SB 146: Creating the private property protection act
oppose
LC0975
Senator Beard
(S) 2nd Reading Indefinitely Postponed
2/6/25

UPDATE: This bill was amended in Executive Action and passed out of committee. The gist of the amendment is it replaces “public health and safety” with “compelling government interest.” We have not reviewed the bill as amended at this time. For the time being, our position will remain opposed.

We are opposed to SB 146 and urge a “Do Not Pass”

SB 146 is a property rights bill that establishes a standard where plans, policies, regulations, and development approvals can only consider public health and safety in the decision making process. This standard is incredibly narrow and directly contradicts existing growth policy statutes, zoning laws, subdivision review criteria, and the framework of the Montana Land Use Planning Act. These contradictions will result in a litigious development review process and significantly impact decision-making as well as the private sector’s ability to secure entitlements.

It is important to highlight that this law will affect all aspects of our planning statutes, including development approvals. With the vague language in this bill, even permitted uses and administrative approvals could be subject to this new standard. For example, a permit for a duplex or an accessory dwelling unit (ADU), even if allowed under other aspects of the law, could face public health and safety challenges if neighbors argued that their property rights were affected. If the governing body or the courts find the proposal fails to meet the requirement of being “demonstrably necessary and narrowly tailored to fulfill a compelling governmental interest in public health or safety,” the permit could be denied or invalidated. It is crucial to remember that property rights extend to all property owners, including neighbors—not just the applicant.

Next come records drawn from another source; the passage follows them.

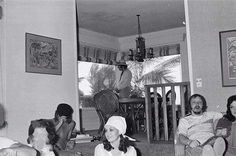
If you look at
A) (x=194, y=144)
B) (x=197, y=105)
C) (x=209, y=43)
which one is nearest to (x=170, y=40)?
(x=209, y=43)

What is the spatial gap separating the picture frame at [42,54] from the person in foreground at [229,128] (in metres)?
2.85

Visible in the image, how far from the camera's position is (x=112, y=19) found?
27.4 feet

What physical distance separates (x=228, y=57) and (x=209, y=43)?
332 mm

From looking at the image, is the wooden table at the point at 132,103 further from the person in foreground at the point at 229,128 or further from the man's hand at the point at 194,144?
the man's hand at the point at 194,144

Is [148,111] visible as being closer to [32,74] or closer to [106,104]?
[106,104]

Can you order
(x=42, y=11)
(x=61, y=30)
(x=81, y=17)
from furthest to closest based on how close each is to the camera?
1. (x=81, y=17)
2. (x=61, y=30)
3. (x=42, y=11)

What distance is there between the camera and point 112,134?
98.7 inches

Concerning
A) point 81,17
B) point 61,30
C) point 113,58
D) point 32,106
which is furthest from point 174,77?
point 32,106

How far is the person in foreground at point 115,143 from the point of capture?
250cm

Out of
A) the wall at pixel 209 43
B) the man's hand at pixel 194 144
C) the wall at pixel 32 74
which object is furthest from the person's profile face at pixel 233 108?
the wall at pixel 32 74

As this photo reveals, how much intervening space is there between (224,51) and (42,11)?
112 inches

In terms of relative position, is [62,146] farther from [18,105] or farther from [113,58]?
[113,58]

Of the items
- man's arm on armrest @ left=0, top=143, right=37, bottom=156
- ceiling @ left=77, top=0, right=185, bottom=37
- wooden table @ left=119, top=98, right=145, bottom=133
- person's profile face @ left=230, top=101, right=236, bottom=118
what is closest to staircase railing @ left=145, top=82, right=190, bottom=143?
wooden table @ left=119, top=98, right=145, bottom=133

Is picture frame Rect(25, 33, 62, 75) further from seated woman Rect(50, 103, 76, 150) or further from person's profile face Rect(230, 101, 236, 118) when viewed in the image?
person's profile face Rect(230, 101, 236, 118)
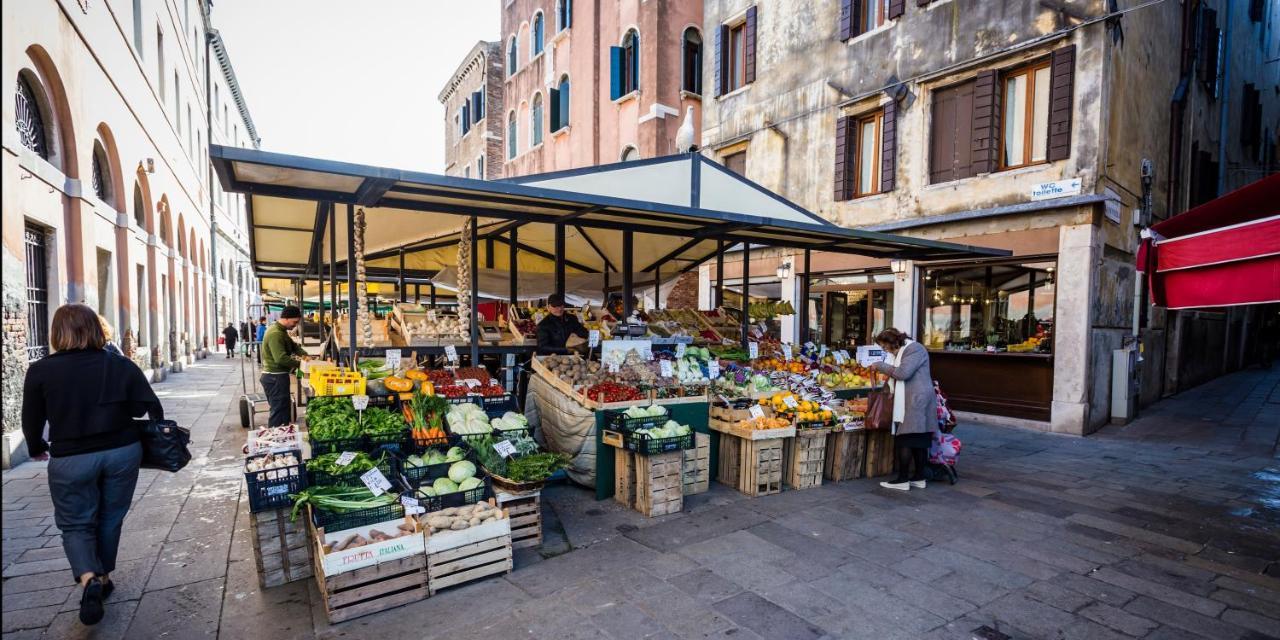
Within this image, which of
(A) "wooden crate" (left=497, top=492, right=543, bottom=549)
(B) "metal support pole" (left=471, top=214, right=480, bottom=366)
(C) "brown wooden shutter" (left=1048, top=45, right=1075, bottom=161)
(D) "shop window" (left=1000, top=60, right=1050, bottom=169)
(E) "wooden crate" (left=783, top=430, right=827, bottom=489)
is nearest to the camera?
(A) "wooden crate" (left=497, top=492, right=543, bottom=549)

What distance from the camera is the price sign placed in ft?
13.7

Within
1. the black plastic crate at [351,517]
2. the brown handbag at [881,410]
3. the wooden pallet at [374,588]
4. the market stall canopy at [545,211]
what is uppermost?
the market stall canopy at [545,211]

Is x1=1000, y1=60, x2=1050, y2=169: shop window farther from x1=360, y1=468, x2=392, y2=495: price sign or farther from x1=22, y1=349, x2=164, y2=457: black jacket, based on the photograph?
x1=22, y1=349, x2=164, y2=457: black jacket

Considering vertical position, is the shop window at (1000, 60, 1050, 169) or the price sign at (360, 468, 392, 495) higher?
the shop window at (1000, 60, 1050, 169)

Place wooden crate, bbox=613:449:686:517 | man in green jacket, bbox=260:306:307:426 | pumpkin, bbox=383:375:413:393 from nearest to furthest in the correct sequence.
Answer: wooden crate, bbox=613:449:686:517, pumpkin, bbox=383:375:413:393, man in green jacket, bbox=260:306:307:426

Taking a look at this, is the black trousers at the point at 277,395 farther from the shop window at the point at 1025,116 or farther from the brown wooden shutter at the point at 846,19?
the brown wooden shutter at the point at 846,19

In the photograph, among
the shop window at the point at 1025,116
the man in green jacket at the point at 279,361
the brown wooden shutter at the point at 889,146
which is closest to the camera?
the man in green jacket at the point at 279,361

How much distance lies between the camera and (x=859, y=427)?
260 inches

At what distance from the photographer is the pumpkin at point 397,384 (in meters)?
5.61

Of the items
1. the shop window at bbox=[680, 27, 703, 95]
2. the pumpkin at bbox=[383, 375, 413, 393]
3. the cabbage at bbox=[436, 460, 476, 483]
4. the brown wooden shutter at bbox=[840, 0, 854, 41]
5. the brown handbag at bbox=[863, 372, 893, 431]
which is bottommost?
the cabbage at bbox=[436, 460, 476, 483]

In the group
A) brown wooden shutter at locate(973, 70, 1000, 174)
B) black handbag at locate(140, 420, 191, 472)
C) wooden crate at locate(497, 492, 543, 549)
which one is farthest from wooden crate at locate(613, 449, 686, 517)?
brown wooden shutter at locate(973, 70, 1000, 174)

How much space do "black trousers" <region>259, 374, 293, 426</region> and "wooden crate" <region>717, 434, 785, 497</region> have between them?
18.4 ft

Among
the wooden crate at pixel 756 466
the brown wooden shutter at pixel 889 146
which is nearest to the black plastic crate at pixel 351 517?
the wooden crate at pixel 756 466

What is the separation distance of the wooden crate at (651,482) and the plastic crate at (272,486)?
2.66 metres
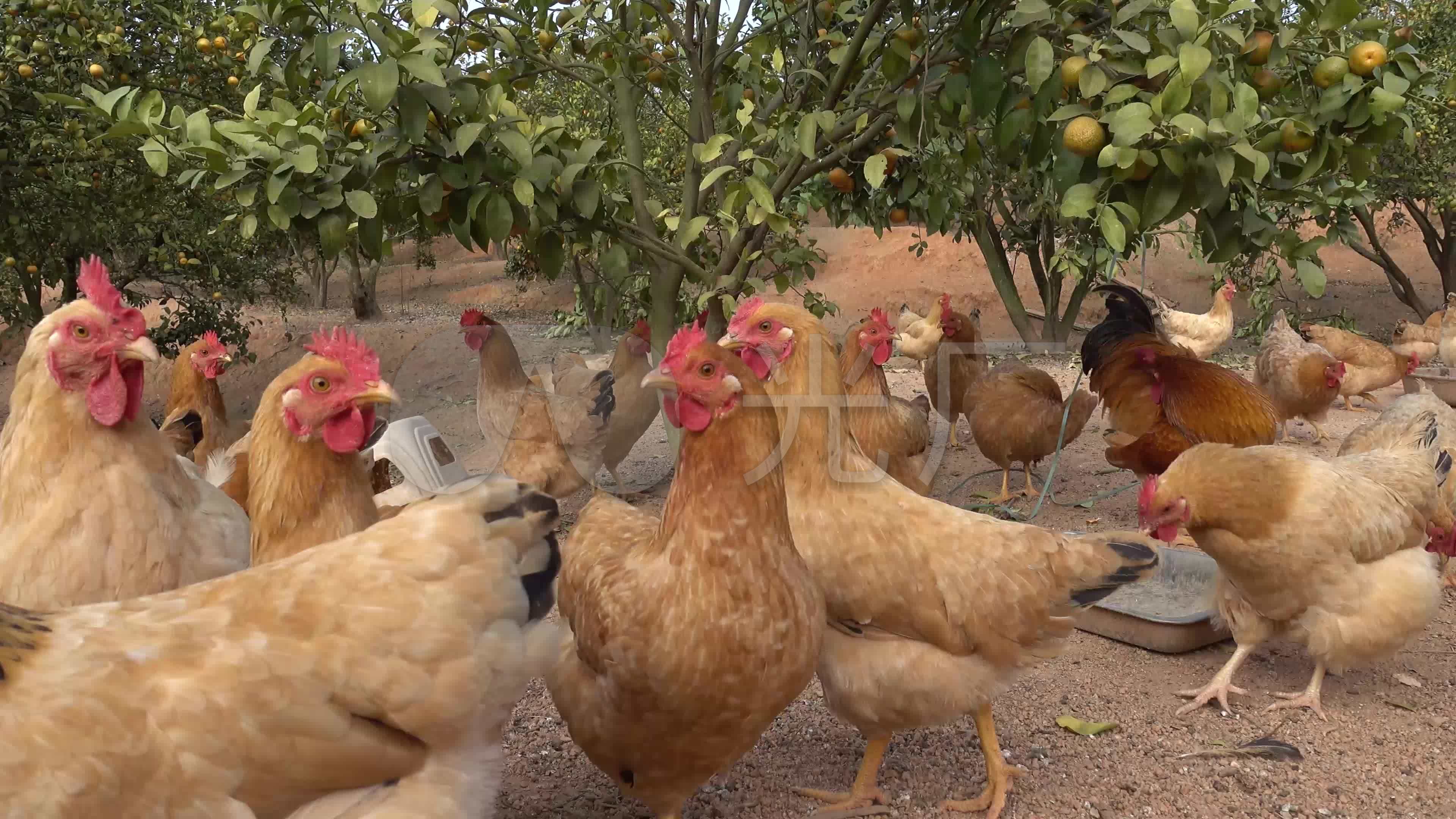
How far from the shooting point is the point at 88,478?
2.23 meters

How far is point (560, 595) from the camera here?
275 centimetres

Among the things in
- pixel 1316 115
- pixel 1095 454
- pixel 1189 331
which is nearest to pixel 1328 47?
pixel 1316 115

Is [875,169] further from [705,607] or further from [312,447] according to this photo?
[312,447]

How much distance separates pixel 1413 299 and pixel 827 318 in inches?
324

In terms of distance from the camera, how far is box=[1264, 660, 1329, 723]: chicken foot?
346cm

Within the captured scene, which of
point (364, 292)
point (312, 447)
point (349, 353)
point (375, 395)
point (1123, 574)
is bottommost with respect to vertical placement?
point (1123, 574)

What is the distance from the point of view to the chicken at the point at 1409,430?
4.29m

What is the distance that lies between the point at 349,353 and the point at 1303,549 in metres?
3.23

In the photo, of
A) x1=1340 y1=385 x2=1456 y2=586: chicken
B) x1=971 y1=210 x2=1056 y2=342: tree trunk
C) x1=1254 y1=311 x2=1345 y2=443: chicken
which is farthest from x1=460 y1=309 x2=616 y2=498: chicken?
x1=971 y1=210 x2=1056 y2=342: tree trunk

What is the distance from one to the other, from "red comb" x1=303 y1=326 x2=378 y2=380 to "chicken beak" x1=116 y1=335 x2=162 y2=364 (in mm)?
372

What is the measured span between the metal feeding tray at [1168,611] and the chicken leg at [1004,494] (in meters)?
1.67

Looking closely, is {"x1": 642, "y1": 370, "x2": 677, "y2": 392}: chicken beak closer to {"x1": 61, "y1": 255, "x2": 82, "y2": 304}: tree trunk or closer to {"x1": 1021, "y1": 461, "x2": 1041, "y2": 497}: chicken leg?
{"x1": 1021, "y1": 461, "x2": 1041, "y2": 497}: chicken leg

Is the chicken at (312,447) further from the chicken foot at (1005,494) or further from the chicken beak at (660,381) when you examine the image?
the chicken foot at (1005,494)

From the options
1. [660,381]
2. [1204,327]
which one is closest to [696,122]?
[660,381]
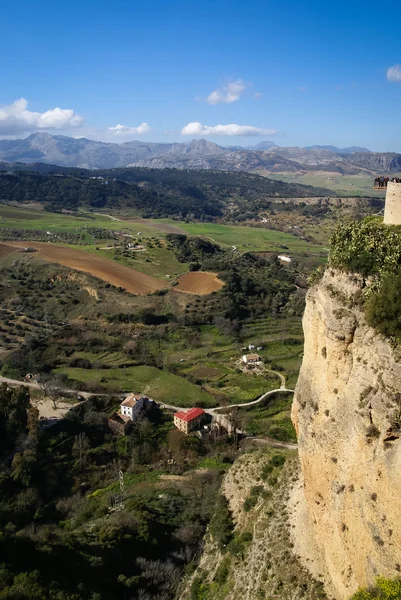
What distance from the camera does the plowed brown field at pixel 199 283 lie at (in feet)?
246

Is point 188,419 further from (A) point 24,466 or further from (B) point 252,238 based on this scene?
(B) point 252,238

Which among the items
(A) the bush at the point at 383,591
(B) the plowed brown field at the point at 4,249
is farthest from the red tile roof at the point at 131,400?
(B) the plowed brown field at the point at 4,249

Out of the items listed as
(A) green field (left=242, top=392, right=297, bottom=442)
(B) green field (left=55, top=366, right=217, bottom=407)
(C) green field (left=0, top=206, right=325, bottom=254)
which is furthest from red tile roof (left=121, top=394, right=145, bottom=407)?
(C) green field (left=0, top=206, right=325, bottom=254)

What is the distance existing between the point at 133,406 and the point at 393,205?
3259 cm

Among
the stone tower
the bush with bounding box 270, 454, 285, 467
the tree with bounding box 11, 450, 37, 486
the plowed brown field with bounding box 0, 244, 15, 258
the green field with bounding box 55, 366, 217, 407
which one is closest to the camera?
the stone tower

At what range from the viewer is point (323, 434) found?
16969mm

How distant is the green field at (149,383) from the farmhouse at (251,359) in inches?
337

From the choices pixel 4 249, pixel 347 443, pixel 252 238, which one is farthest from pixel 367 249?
pixel 252 238

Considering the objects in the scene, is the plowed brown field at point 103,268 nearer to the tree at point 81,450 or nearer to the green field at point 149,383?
the green field at point 149,383

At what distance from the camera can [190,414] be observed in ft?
141

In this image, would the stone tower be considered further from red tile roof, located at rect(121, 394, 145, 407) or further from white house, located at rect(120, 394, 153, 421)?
red tile roof, located at rect(121, 394, 145, 407)

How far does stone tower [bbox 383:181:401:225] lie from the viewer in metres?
17.7

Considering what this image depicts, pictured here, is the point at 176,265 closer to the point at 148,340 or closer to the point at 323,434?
the point at 148,340

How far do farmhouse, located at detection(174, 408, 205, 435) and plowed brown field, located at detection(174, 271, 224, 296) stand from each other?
106 feet
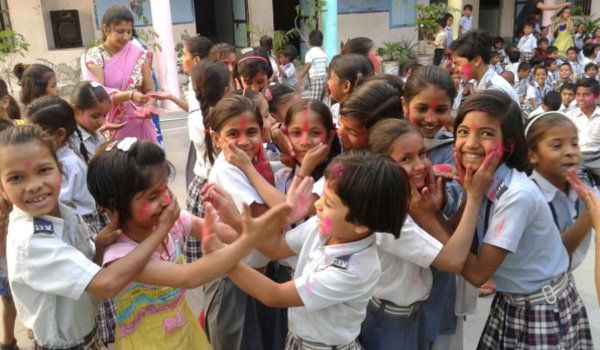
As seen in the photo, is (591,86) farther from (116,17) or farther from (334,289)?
(334,289)

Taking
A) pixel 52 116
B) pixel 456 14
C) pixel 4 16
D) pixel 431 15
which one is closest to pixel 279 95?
pixel 52 116

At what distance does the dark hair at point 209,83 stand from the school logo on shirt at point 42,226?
136 centimetres

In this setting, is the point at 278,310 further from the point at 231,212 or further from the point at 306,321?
the point at 231,212

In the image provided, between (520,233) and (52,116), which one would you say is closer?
(520,233)

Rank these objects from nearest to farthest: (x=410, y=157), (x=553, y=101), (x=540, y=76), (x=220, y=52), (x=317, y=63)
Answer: (x=410, y=157)
(x=220, y=52)
(x=553, y=101)
(x=540, y=76)
(x=317, y=63)

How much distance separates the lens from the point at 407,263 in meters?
1.55

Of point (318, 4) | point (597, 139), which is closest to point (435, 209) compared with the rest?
point (597, 139)

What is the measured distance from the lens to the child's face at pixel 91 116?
8.62 ft

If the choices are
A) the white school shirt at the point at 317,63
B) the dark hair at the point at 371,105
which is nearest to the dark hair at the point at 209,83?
the dark hair at the point at 371,105

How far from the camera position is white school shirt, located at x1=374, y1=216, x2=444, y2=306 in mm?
1455

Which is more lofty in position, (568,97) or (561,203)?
(561,203)

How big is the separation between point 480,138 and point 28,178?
121cm

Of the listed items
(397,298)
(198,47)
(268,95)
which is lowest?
(397,298)

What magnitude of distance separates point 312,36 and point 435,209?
5.56 m
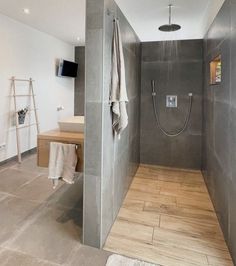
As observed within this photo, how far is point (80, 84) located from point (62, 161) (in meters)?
4.70

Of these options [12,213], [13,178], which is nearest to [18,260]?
[12,213]

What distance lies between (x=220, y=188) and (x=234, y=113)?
894 millimetres

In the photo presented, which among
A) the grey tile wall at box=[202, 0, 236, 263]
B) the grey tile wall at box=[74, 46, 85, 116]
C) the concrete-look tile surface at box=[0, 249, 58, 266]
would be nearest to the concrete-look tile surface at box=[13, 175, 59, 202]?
the concrete-look tile surface at box=[0, 249, 58, 266]

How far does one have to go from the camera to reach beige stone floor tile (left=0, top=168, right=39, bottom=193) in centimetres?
313

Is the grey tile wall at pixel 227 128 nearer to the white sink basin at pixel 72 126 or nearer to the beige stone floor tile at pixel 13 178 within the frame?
the white sink basin at pixel 72 126

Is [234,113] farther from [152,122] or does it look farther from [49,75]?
[49,75]

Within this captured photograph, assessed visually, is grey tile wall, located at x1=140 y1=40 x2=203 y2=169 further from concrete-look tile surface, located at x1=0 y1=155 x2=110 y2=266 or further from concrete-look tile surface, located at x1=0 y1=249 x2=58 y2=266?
concrete-look tile surface, located at x1=0 y1=249 x2=58 y2=266

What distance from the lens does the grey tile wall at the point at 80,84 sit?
249 inches

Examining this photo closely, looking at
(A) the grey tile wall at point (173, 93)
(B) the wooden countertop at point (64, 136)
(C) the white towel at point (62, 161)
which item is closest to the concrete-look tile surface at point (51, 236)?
(C) the white towel at point (62, 161)

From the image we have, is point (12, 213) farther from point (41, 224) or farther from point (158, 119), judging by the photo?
point (158, 119)

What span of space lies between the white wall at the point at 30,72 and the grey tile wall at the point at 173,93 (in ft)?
7.61

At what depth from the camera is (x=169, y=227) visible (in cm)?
227

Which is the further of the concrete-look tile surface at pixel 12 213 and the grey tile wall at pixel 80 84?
the grey tile wall at pixel 80 84

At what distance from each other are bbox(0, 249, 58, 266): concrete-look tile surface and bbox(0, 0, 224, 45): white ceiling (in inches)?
125
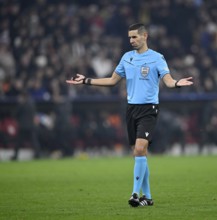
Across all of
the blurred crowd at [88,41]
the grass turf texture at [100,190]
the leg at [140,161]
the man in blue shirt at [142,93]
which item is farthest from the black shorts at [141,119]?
the blurred crowd at [88,41]

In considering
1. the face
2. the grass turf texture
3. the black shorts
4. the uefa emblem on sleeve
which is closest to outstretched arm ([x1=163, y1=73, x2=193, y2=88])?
the uefa emblem on sleeve

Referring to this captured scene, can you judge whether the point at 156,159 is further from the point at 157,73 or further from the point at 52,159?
the point at 157,73

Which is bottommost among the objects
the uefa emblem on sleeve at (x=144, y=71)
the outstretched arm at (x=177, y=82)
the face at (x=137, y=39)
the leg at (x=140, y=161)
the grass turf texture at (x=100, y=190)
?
the grass turf texture at (x=100, y=190)

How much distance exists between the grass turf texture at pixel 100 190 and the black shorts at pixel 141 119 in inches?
38.3

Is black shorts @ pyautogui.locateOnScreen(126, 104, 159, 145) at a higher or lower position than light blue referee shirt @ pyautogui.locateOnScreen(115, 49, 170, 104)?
lower

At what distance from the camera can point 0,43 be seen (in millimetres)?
27250

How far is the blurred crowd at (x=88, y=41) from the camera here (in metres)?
26.3

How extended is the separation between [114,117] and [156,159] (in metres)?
3.83

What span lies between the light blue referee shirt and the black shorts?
0.25ft

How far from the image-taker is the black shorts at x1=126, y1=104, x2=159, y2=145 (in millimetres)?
11414

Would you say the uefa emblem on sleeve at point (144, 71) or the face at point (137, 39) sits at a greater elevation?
the face at point (137, 39)

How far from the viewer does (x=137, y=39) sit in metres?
11.5

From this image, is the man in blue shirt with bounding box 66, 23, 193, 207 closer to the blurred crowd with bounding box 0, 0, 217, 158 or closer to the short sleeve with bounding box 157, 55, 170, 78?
the short sleeve with bounding box 157, 55, 170, 78

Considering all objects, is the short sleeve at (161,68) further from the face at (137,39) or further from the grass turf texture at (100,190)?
the grass turf texture at (100,190)
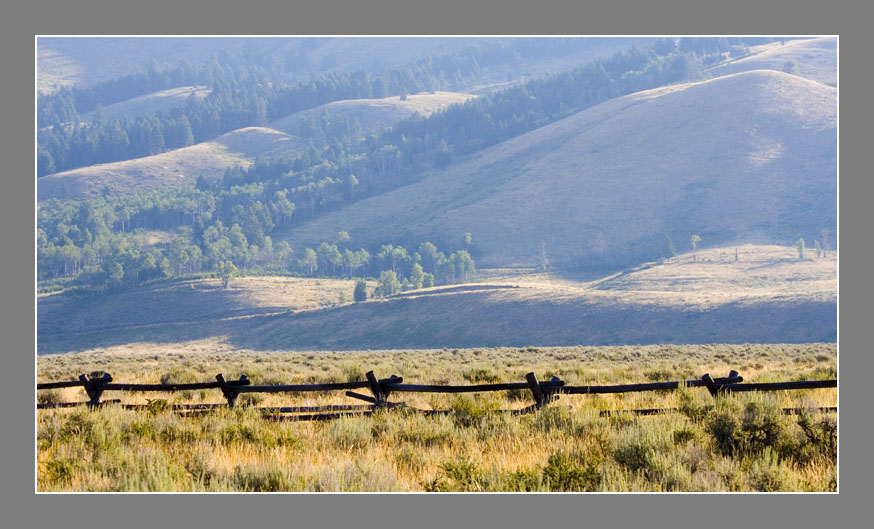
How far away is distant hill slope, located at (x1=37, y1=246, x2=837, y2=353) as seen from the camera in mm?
75000

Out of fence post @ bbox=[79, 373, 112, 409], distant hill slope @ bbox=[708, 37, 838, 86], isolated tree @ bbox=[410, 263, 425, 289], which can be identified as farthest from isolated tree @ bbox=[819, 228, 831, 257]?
fence post @ bbox=[79, 373, 112, 409]

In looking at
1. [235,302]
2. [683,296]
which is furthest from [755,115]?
[235,302]

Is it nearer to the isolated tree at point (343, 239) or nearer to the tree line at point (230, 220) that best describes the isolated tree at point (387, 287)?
the tree line at point (230, 220)

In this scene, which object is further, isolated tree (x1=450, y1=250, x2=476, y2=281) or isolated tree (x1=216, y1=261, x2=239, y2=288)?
isolated tree (x1=450, y1=250, x2=476, y2=281)

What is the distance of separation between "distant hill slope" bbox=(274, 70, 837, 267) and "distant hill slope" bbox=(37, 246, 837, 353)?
508 inches

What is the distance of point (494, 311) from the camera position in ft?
288

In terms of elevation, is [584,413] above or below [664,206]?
below

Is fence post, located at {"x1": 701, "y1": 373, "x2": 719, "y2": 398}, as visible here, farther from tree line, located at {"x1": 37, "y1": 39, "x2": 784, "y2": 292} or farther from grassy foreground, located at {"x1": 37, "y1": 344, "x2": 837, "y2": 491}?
tree line, located at {"x1": 37, "y1": 39, "x2": 784, "y2": 292}

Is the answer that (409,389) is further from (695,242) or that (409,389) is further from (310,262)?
(310,262)

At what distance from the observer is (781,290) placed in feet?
290

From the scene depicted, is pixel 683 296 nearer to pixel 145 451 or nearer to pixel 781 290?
pixel 781 290

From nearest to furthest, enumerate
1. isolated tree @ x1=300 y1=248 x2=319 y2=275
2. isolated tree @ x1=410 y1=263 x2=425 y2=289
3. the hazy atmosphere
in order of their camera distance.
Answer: the hazy atmosphere, isolated tree @ x1=410 y1=263 x2=425 y2=289, isolated tree @ x1=300 y1=248 x2=319 y2=275

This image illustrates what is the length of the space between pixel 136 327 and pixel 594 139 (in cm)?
9449

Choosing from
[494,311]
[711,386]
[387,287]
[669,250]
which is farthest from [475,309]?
[711,386]
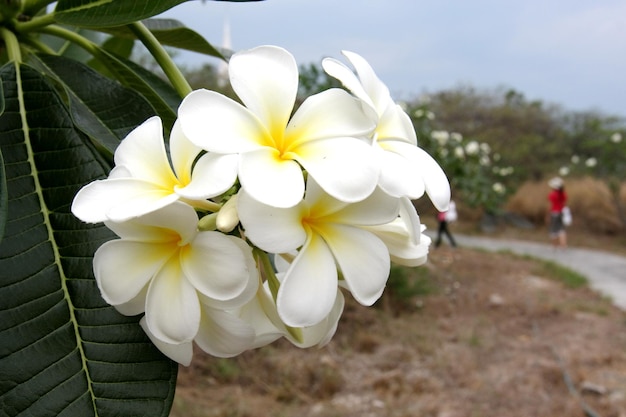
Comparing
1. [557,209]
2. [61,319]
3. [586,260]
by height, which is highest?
[61,319]

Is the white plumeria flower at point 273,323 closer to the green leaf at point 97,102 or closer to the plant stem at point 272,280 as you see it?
the plant stem at point 272,280

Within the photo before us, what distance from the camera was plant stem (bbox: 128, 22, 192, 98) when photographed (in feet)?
1.50

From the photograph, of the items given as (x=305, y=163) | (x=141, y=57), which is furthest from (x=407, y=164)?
(x=141, y=57)

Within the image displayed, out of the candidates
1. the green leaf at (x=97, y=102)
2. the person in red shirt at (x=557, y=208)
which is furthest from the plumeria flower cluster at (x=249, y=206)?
the person in red shirt at (x=557, y=208)

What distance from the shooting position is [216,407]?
3.18 metres

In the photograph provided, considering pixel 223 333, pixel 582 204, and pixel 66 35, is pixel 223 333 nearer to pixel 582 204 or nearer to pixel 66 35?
pixel 66 35

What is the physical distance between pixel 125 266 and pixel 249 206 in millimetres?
84

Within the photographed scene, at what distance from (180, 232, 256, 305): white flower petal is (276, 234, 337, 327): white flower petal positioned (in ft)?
0.08

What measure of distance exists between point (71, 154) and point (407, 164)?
0.27 metres

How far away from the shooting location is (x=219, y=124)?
0.33 meters

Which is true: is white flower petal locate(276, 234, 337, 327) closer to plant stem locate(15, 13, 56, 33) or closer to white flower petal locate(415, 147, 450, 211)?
white flower petal locate(415, 147, 450, 211)

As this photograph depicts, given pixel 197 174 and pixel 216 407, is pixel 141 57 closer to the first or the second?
pixel 216 407

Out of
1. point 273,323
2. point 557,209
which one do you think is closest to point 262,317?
point 273,323

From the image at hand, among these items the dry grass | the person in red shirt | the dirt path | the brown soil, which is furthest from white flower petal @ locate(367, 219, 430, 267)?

Back to how the contradictions in statute created by this bill will impact the Montana Land Use Planning Act. The Montana Land Use Planning Act requires that the rules and regulations jurisdictions adopt be tied to their adopted land use plan. The permitting process for development applications is significantly simplified and, in many cases, administrative. This provides predictability and reduces risk for the development community. There is far less subjectivity—if you meet the rules, you get your permit.

The framework of the Montana Land Use Planning Act has gained national attention and is becoming a model for planning reform in this country. However, the litigious framework of SB 146 will undo the predictability that the Montana Land Use Planning Act creates by installing a subjective standard that every permit must meet.

Does this apartment building demonstrate that it is necessary and narrowly tailored to fulfill a compelling governmental interest in public health or safety? Or does it increase traffic on my neighborhood street? We guess the courts will decide.